Bei dem Ziel handelte es sich laut Sicherheitskreisen um einen weitläufigen, unterirdischen Bunker- und Tunnelkomplex, der bis zu 30 Meter tief unter die Erde reichte. Zum Einsatz kamen bunkerbrechende Bomben, die auch mehrere Wohngebäude zerstörten. Ziel des Angriffs war der Hisbollah-Anführer Hassan Nasrallah, über dessen Schicksal auch am Samstagmorgen noch immer Ungewissheit herrschte. Die Hisbollah selbst hüllt sich in Schweigen, aus ihren Reihen dringen widersprüchliche Informationen. Auch von israelischer Seite gibt es weder eine Bestätigung noch ein Dementi über den Tod Nasrallahs.

Die israelische Armee hatte die Bewohner der südlichen Vororte Beiruts zuvor aufgefordert, bestimmte Gebäude zu meiden, da dort Raketenlager der Hisbollah vermutet und diese bombardiert würden. Kurz darauf wurde die dicht besiedelte Gegend von einer heftigen Angriffswelle erschüttert. Nach einer kurzen Feuerpause wiederholte sich das Szenario. Auch in der Nähe des internationalen Flughafens von Beirut schlugen Bomben ein. Der Sender Al Jazeera zeigte in der Nacht Bilder eines landenden Passagierflugzeugs – im Hintergrund der durch Explosionen rot gefärbte Nachthimmel. Die israelische Luftwaffe ließ nach eigenen Angaben Kampfflugzeuge über dem Gebiet patrouillieren, um Waffenlieferungen an die Hisbollah zu unterbinden.

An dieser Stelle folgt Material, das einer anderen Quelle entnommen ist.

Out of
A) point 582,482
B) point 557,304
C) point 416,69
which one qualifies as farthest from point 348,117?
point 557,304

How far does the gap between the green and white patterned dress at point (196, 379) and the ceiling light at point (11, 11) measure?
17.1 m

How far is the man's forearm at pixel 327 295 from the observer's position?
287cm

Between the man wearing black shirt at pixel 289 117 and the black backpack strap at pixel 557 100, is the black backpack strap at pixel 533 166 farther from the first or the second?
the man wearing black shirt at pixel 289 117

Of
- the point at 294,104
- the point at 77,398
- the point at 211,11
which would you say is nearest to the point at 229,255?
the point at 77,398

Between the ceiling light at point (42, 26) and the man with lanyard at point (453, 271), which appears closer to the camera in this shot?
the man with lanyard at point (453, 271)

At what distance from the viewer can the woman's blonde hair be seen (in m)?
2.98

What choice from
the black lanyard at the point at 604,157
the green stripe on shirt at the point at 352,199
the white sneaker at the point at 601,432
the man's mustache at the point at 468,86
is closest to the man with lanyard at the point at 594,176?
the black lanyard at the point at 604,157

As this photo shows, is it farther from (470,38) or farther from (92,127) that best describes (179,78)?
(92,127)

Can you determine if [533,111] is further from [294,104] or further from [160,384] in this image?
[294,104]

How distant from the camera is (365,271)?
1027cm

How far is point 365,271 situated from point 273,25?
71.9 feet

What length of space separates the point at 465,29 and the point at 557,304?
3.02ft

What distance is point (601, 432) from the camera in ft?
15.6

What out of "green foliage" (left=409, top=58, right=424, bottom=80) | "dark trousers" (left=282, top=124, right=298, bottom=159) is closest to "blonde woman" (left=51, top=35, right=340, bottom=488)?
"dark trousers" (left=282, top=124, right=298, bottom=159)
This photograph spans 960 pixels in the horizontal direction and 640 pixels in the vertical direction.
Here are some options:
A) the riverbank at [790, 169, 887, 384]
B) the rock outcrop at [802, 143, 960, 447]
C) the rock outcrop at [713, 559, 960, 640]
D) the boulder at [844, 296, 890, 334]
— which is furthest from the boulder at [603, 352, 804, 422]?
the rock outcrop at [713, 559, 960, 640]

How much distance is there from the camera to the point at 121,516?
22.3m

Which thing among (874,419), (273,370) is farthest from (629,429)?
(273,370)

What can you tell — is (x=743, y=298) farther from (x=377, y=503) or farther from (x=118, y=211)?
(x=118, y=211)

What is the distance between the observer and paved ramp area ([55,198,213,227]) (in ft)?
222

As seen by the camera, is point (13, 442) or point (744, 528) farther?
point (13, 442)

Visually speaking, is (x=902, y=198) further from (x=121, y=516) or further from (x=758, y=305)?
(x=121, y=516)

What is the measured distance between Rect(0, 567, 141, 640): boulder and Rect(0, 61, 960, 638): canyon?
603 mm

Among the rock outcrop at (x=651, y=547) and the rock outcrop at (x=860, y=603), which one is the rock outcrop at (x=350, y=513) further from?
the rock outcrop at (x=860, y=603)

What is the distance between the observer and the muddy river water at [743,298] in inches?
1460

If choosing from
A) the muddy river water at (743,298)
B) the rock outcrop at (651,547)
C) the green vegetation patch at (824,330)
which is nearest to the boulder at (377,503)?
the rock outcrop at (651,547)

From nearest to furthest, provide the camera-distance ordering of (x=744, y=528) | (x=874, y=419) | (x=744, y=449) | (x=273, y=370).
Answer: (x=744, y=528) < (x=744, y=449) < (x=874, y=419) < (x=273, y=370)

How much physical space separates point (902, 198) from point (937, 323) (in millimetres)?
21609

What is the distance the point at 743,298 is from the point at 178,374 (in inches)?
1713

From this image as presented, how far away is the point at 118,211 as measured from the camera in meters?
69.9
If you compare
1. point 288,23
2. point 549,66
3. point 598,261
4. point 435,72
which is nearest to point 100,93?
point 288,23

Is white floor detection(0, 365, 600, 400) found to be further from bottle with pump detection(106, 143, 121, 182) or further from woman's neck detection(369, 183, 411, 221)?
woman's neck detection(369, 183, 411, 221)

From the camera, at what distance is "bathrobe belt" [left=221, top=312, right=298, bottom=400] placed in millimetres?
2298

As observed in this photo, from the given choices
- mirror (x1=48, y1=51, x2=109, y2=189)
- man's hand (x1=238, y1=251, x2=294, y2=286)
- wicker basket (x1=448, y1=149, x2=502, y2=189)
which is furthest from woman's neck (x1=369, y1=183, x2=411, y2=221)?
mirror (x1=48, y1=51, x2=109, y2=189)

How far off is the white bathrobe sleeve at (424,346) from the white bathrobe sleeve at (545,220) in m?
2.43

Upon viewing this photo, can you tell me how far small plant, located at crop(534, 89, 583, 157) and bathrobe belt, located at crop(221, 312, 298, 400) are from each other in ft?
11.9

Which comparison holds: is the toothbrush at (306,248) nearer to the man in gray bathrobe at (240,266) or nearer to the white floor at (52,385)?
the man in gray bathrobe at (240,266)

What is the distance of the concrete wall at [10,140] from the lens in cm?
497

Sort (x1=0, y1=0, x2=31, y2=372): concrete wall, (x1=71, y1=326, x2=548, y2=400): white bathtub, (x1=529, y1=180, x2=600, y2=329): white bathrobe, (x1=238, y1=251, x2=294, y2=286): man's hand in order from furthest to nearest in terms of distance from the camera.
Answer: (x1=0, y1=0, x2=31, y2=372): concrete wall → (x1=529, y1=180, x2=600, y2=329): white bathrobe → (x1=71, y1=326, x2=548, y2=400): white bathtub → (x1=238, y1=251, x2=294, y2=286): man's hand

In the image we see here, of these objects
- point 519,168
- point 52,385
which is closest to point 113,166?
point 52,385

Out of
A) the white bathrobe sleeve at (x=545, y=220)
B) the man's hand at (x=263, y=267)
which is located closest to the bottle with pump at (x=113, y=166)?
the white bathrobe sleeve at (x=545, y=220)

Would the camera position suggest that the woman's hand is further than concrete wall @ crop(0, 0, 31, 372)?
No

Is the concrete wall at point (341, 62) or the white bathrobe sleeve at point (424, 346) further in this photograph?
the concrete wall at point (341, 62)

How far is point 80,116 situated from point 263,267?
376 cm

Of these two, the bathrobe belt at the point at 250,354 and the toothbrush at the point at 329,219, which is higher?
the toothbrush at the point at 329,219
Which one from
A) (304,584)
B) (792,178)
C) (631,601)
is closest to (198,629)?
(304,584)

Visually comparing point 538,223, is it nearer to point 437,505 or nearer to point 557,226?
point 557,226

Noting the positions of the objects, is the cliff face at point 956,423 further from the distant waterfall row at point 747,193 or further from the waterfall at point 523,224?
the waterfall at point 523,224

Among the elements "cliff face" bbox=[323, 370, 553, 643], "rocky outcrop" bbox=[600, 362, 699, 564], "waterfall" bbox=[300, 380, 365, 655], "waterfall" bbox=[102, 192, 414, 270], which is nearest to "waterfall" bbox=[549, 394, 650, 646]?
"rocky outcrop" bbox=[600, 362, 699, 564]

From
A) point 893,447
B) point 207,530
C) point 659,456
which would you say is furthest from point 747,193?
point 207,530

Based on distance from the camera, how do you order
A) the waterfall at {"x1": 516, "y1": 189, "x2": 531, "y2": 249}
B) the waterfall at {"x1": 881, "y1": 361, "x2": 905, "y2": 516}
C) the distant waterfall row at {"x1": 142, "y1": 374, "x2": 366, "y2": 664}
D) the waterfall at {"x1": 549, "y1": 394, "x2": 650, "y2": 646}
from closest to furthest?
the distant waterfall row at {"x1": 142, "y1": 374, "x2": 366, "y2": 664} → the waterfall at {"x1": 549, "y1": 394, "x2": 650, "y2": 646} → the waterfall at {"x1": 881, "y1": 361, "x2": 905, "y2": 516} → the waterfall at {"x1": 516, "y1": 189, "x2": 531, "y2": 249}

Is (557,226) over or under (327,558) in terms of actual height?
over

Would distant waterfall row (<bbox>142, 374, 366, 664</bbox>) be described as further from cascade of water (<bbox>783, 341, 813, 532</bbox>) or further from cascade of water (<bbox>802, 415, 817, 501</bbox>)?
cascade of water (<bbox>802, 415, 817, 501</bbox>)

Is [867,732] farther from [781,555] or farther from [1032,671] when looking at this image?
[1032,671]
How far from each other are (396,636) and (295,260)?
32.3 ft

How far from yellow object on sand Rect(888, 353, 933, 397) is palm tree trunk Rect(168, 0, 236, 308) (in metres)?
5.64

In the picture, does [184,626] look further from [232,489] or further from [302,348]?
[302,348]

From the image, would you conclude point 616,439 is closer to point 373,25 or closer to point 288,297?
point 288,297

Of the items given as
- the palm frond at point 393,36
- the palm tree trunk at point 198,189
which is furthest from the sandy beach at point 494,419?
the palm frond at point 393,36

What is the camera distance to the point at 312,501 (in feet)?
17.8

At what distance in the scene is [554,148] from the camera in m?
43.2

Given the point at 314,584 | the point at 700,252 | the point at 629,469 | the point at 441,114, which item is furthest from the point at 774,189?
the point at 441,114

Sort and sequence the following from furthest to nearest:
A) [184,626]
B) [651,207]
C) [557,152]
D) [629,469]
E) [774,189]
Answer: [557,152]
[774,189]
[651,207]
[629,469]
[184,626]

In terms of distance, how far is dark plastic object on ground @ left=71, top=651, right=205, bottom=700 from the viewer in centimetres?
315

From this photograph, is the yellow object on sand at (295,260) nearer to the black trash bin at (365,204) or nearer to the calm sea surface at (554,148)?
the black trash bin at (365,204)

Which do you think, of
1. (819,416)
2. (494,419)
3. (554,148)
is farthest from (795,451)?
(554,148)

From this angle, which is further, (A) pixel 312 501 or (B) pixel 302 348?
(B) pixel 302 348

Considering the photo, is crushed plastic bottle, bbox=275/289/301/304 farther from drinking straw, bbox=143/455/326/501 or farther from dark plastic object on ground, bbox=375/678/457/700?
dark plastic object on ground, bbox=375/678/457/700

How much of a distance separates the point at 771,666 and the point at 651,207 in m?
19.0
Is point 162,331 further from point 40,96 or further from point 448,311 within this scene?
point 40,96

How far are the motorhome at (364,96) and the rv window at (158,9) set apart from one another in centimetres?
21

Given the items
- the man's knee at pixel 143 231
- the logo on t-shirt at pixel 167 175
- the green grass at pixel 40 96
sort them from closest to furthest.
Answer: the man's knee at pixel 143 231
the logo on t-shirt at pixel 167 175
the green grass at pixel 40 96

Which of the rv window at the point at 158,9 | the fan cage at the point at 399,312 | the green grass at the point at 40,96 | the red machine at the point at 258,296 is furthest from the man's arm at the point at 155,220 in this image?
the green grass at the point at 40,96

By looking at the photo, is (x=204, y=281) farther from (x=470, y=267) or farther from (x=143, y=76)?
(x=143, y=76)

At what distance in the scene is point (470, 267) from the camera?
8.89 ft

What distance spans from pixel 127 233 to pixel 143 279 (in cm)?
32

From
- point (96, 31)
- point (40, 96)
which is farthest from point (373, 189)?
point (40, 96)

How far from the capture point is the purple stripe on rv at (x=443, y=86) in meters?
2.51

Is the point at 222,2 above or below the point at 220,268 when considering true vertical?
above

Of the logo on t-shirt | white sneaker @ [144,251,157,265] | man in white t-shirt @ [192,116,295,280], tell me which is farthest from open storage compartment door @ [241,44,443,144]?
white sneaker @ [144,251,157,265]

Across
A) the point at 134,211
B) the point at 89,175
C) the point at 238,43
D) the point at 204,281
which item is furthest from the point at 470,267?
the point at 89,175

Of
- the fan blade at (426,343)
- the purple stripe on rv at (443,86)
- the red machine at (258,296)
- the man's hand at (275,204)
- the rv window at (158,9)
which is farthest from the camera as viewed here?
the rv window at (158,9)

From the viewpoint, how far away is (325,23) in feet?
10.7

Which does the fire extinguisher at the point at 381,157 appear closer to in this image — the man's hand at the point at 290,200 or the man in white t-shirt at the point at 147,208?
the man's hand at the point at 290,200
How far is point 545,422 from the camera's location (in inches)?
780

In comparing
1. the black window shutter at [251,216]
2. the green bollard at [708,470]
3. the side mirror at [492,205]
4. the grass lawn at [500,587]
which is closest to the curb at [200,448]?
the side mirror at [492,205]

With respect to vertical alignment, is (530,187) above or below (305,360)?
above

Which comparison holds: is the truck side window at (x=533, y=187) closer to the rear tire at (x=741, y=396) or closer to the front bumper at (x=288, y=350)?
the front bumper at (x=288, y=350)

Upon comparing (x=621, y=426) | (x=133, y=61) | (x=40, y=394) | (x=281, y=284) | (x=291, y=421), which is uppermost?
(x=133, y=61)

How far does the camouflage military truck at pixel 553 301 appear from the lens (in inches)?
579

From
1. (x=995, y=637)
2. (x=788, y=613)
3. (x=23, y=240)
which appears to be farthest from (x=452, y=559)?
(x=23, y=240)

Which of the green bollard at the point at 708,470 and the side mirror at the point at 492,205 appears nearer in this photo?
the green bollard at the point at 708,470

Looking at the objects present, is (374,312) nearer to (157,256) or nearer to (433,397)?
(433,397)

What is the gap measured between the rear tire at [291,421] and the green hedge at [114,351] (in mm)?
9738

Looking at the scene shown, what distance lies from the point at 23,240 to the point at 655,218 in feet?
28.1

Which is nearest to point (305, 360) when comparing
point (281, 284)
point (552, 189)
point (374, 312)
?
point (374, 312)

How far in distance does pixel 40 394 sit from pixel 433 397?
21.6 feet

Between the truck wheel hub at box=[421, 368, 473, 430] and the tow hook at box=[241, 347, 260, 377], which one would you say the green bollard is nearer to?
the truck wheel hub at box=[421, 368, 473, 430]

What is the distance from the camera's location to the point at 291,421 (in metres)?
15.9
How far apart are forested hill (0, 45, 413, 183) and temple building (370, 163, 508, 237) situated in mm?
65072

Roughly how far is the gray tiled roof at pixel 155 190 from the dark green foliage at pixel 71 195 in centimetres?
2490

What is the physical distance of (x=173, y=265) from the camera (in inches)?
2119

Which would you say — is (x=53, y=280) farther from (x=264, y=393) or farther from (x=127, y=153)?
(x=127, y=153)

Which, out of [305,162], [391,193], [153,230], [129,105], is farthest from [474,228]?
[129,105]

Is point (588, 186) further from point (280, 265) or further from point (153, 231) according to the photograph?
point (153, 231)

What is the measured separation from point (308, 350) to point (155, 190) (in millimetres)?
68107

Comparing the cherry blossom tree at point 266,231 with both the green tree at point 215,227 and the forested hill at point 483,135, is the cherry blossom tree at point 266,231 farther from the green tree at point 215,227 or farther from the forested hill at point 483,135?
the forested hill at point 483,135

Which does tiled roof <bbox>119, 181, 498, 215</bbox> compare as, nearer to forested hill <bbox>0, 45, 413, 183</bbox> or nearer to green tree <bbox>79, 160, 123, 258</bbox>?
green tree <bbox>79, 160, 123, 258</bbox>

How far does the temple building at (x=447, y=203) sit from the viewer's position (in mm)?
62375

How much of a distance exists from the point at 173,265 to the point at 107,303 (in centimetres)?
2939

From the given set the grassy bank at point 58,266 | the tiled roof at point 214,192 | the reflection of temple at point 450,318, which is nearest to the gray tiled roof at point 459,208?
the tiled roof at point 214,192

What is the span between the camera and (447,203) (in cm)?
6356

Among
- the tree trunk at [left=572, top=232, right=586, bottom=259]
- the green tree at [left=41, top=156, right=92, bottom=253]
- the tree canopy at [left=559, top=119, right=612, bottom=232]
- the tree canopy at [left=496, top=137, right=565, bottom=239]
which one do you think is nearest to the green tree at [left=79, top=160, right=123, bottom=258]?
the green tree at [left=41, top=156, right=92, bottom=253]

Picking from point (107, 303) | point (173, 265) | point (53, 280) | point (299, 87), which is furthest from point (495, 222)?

Im Zentrum von Beirut spielten sich derweil Szenen der Angst und Verzweiflung ab. Zahlreiche Menschen aus den südlichen Vororten suchten dort Schutz unter freiem Himmel oder an den Stränden der Hauptstadt. Sie waren vor den Bombardements geflohen, die sich durch die Nacht zogen. Lange Zeit war Dahieh, wie der Süden Beiruts genannt wird, von den Kämpfen der letzten Monate weitgehend verschont geblieben. Zuletzt hatte es jedoch Angriffe auf Hisbollah-Militärführer gegeben, bei denen auch Dutzende Zivilisten getötet wurden. Seit der Nacht zum Samstag scheint nun auch diese Gegend zur Kriegszone zu gehören. Die humanitäre Krise im Libanon spitzt sich weiter zu, die UN sprechen bereits von einer Katastrophe.

Der israelische Ministerpräsident zeigte sich angesichts der militärischen Machtdemonstration siegessicher. „Unsere Feinde dachten, wir seien ein Spinnennetz, das hat einer von ihnen einmal gesagt“, sagte er in Anspielung auf eine Rede Nasrallahs aus dem Jahr 2006. „Welches Spinnennetz? Wir haben Sehnen aus Stahl, sowohl des Willens als auch der Kraft.“ Die Hisbollah kommentierte die jüngsten Ereignisse zunächst nur mit Meldungen über einige wenige abgeschossene Raketen auf Israel und einer knappen Stellungnahme, in der die Berichte über Waffenlager im Süden Beiruts als Lüge bezeichnet wurden.

Die dezimierte Führung der Organisation steht nun vor schwierigen Entscheidungen, wie sie auf die weitere Eskalation reagieren soll. Beobachter halten alle Optionen für offen. Nach den Sabotageaktionen mit explodierenden Pagern und Funkgeräten sowie den Schlägen gegen die Militärführung in den vergangenen Wochen hat die Hisbollah nun einen weiteren schweren Schlag einstecken müssen – nicht zuletzt für ihre Moral. In der schiitischen Bevölkerung hat die Unterstützung für die Miliz bereits stark nachgelassen. Das zeigen Besuche in Notunterkünften, in denen Menschen aus dem umkämpften Süden Zuflucht gesucht haben. Sie alle wünschen sich ein Ende der Gewalt.

Doch danach sieht es am Samstagmorgen nicht aus. Die Schrecken der Freitagnacht könnten für die leidgeprüfte libanesische Bevölkerung erst der Anfang sein. Am Samstagmorgen war in ganz Beirut eine weitere heftige Detonation zu hören.